While there were some good things about this book, overall I was disappointed.

I have not read the Repairman Jack series in order, and I accept that I have probably missed out on things as a result.

First, the good - I like the character of Jack. He is an outside the "regular" world and because of that, he can do things and act in ways that normal detectives couldn't and it is believeable. Although Jack is very flawed and broken there is nevertheless an honourableness about him. He tries hard to do the right thing as he understands it in the very bizarre situations he finds himself involved in. I like the way an unorthodox character lives in a mostly orthodox world.

The actual plot of this story was also clever interesting, exciting and enjoyable to me. The problem was that the author seemed determined to drag it out, and pad it up with what felt - at least to me - like interminably detailed and drawn out descriptions of everything that is going on. A plot point activity that should have taken a page or even a paragraph instead took pages and pages. I don't need the book to feel like it's in slow motion. I want to know what happened and I'd like to know that sometime today. I found the extended everything to be very annoying particularly by the end. I was thinking "For cripes sake! Just tell me what happens already!!" Normally, I would just skim through what I don't care about, but unfortunately I listened to this on audiobook, and I wasn't able to fast forward.

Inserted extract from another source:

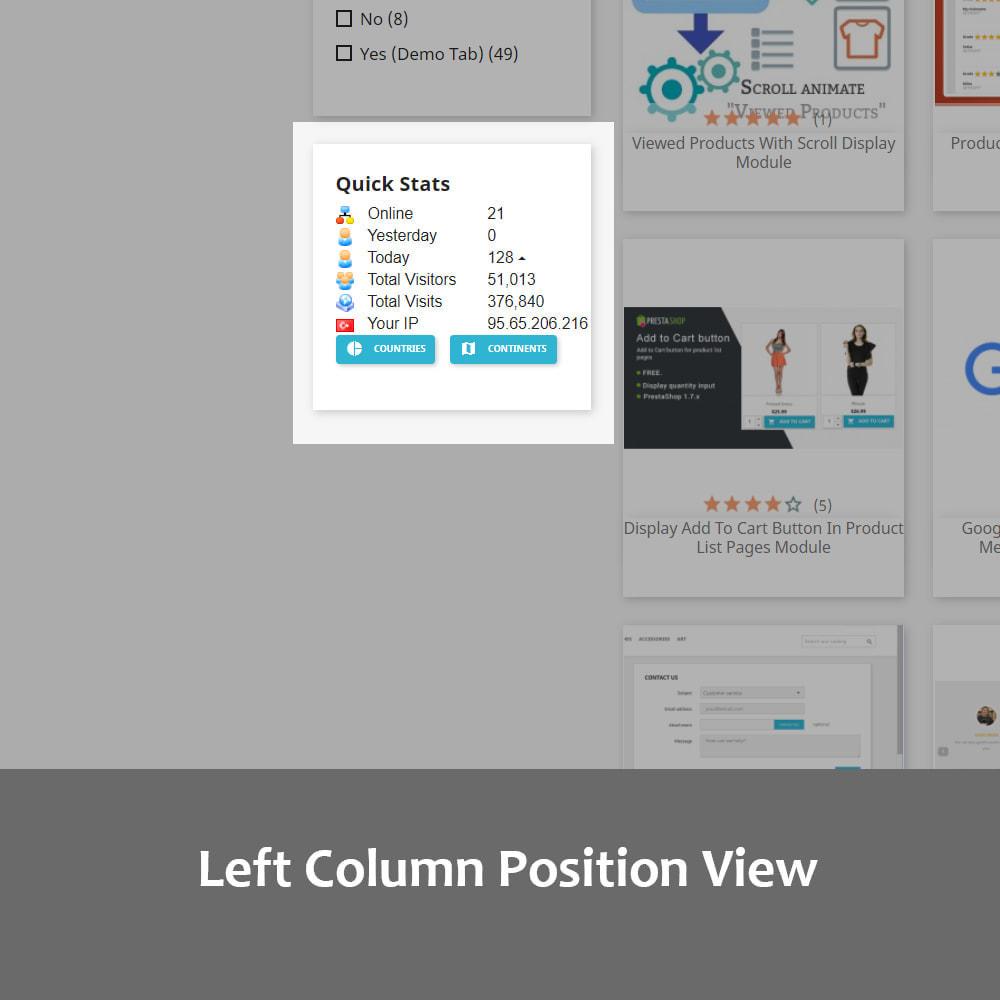 module - Personalización de la página - Visitor Statistics on Homepage (Front Office) - 5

I also found the violence in this book to be excessive. I understand that the world Jack lives in is a violent one, and I have no problem with violence when it fits into the story in a natural and believeable way. What bugged me here was that, again, the detail and the extending of scenes where violence happened seemed to go on forevery with inordinant amounts of specifics. I found it fairly gory and disturbing and it distracted me from the overall story rather than feeling just like a natural part of the plot. Anything that feels forced takes me out of the story and is always a negative for me.

This book also committed what is - to me anyway - a cardinal sin of a book - it didn't actually END! I know this is a series, and I understand that with a series the author is going to leave you wanting more and create some unresolved aspects so you read the next book. However, I believe the best authors can manage to end the current book, at least partly while still keeping you wanting more. A flat out cliff-hanger where the reader gets no resolution on the current story and has no idea how the characters end up is frustrating and disappointing to me and that is exactly how this book left me feeling after it ended.

I've realized this is not the series for me. I won't be reading any other Repairman Jack books unfortunately.